You can rage in anger against bureaucracy that claims your unfocused time and attention with paperwork and information gathering with the final result being your loved one is still gone and ultimately you simply miss them.
You can write and write and talk and talk and look through pictures till your heart feels like it will burst and as you finally close your eyes for sleep, you simply miss them.
You dream of them, you look for their face when in a crowd, you hope for something like a message sent to reassure you that they are okay but it does not tame the part of you when you simply miss them.
And simple is the wrong word here. Simple is too simple because the missing is so huge and threatens to take over your day and if not paid attention to, take over your life.
Days come when your mind takes a break and concentrates on other things – and you feel guilty that you allowed yourself a moment not to miss them. But in the doing of things that are your bailiwick you honor who you are, the person that they loved. Could it be as simple as that? To shift your energy to focus on the things you will do each day and do them in honor of the loved one who is now gone? With purpose and forethought to say, “today I will do what I do because I loved them, because they loved me.” ?
The downside is that after you become busy times of grief and missing them seem, when they come, acutely painful – bigger because they are concentrated and intense. It is a painful trade off. Surrender every day to the dulled down existence or parts of days to intense grief.
I am not talking about the first months after our loved one departed. I don’t know that this can even apply to the first year for some. I don’t know if it can ever apply for some. It is not mine to choose for them. Not adding to the guilt of still being alive by allowing yourself time to do those things you need to do without thinking about your departed loved one is a huge hurdle. It is one you have to jump more than once – in greater and lesser degrees.

########

● Task requirements:
• a. Return the part of the grief passage that begins at the words "I am not talking" and stops after "and lesser degrees.".
• b. Please write the next part of the passage on grief, picking up after its final sentence.
Leave the lines that come after the grief passage out of it entirely.

● Collected material:
########

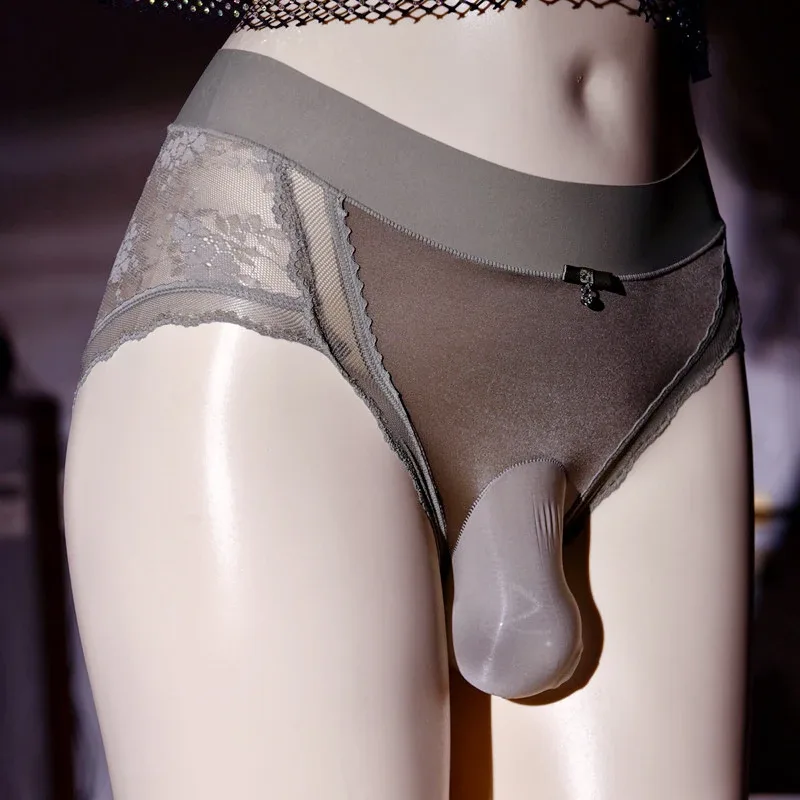 Hedvábné pánské kalhotky Krajka Saténové Erotické spodní prádlo Měkké ultra tenké kalhotky Sissy Feminization Spodní prádlo Zadní část Průhledné spodky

########

● Task responses:
• a.
I am not talking about the first months after our loved one departed. I don’t know that this can even apply to the first year for some. I don’t know if it can ever apply for some. It is not mine to choose for them. Not adding to the guilt of still being alive by allowing yourself time to do those things you need to do without thinking about your departed loved one is a huge hurdle. It is one you have to jump more than once – in greater and lesser degrees.

• b.
I am told again and again by those who have been on this side of things longer that this will change with time. I think it does, but the change is subtle and almost imperceptible.
The death of our precious loved one was abrupt. Our path from here on is uncharted. Crumbs are dropped by others who are further up the path and they shine a light back to us now and then to reassure us they are there. Sometimes on holidays and painful mile markers you just have to sit down and be where you have to be for a while. It is frustrating to feel like you have made no progress at all. You are weary because you have had to work so hard to get where you are and there is that pain again.
You want to be able to talk it out to someone. You still might want the stage, front and center to dump some of this pain, to have others empathize. It was difficult when this first happened it is almost impossible now. It takes them a moment to realize why you might still be upset at times. They might say it, though most out of respect won’t. But they all think on some level that you should be “getting over it” by now. When they get that look of concern or the look that says, I’m going to run if I get the chance perhaps we should say “I simply miss my child”. I simply and purely miss my son.
I can’t tell you all the things I miss because that would take 29 years. As complex as this simple is, I miss him.